Vorgegebener Text →
::::::
Anders als bisher fließen Devisenkurserfolge bei Fremdwährungsanlagen in die Berechnung der steuerpflichtigen Erträge generell ein.

Nicht der Abgeltungsteuer unterliegen Erträge aus privaten Darlehen, typischen stillen Beteiligungen, partiarischen Darlehen und sonstigen Kapitalforderungen zwischen nahe stehenden Personen, sog. Back-to-Back-Finanzierungen und Darlehen von Gesellschaftern mit mind. 10 % Beteiligung an der darlehensempfangenden Kapitalgesellschaft. Diese sind der regulären Besteuerung zu unterwerfen, vor allem deshalb, um Steuergestaltungen einzudämmen, die das Steuersatzgefälle zwischen Betriebs- und Privatvermögen ausnutzen wollen. Die privaten Veräußerungsgeschäfte i.S.d. § 23 EStG sind aber nicht gänzlich abgeschafft, u.a. bei Immobilien gelten die bisherigen Regeln fort.

 

Werbungskosten

Bei Einkünften, die der Abgeltungsteuer unterliegen, ist ein Werbungskostenabzug nicht mehr möglich. Es wird ein neuer Sparer-Pauschbetrag i.H.v. 801 € gewährt. Bei Investmentfonds bleibt es bei den bisherigen Regelungen des InvStG, Werbungskosten können auf Fondsebene abgezogen werden. Stark betroffen werden vor allem Anleger mit fremdfinanzierten Kapitalanlagen oder Family Offices sein, bei denen bisher Kreditzinsen und die Kosten des Family Office -- jedenfalls grundsätzlich -- Werbungskosten waren.
::::::
Gezeigte Daten →
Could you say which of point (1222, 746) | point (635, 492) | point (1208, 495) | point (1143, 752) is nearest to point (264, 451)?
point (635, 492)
::::::
Schreib den Text über die Abgeltungsteuer im Anschluss an seinen letzten Satz weiter. Die Liste spielt dabei keine Rolle.

Erwartete Antwort →
 

Verluste

Bei Verlusten ändert sich die Rechtslage vollständig. Verluste aus abgeltungsbesteuerten Kapitaleinkünften lassen sich nur noch mit Gewinnen aus Kapitaleinkünften verrechnen.

Auch Banken sind betroffen, diese müssen für jeden Anleger einen Verlustverrechnungstopf führen, in den gezahlte Zwischengewinne und Stückzinsen sowie Veräußerungsverluste einfließen und mit positiven Kapitaleinkünften verrechnet werden. Nicht ausgeglichene Verluste können vor-, aber nicht zurückgetragen werden.  Veräußerungsverluste aus Aktien unterliegen einer  verschärften Verrechnungsbeschränkung. Aktienverluste (nicht aber die aus Aktienfonds, Zertifikaten o.ä.) dürfen lediglich mit Aktiengewinnen verrechnet werden. Die depotführende Bank führt also neben dem allgemeinen Verlustverrechnungstopf einen separaten Aktien-Verlustverrechnungstopf. Ein verbleibender Überhang wird auf das Folgejahr vorgetragen.

Nicht ausgeglichene Altverluste aus privaten Veräußerungsgeschäften aus Anschaffungen vor dem 1.1.2009 werden im Zeitraum bis Ende 2013 vorrangig mit abgeltungsteuerpflichtigen Veräußerungsgewinnen verrechnet. Nach dieser Übergangszeit verbleibende Altverluste lassen sich nur noch mit steuerpflichtigen Gewinnen aus privaten Immobilienverkäufen und sonstigen Realkapitalanlagen verrechnen.

 

Steuererhebung

Grundsatz Quellenbesteuerung

Der inländische Schuldner bzw. die auszahlende Bank ist grundsätzlich verpflichtet, die Abgeltungsteuer an der Quelle einzubehalten und abzuführen. Anrechenbare ausländische Quellensteuern werden beim Steuereinbehalt automatisch angerechnet.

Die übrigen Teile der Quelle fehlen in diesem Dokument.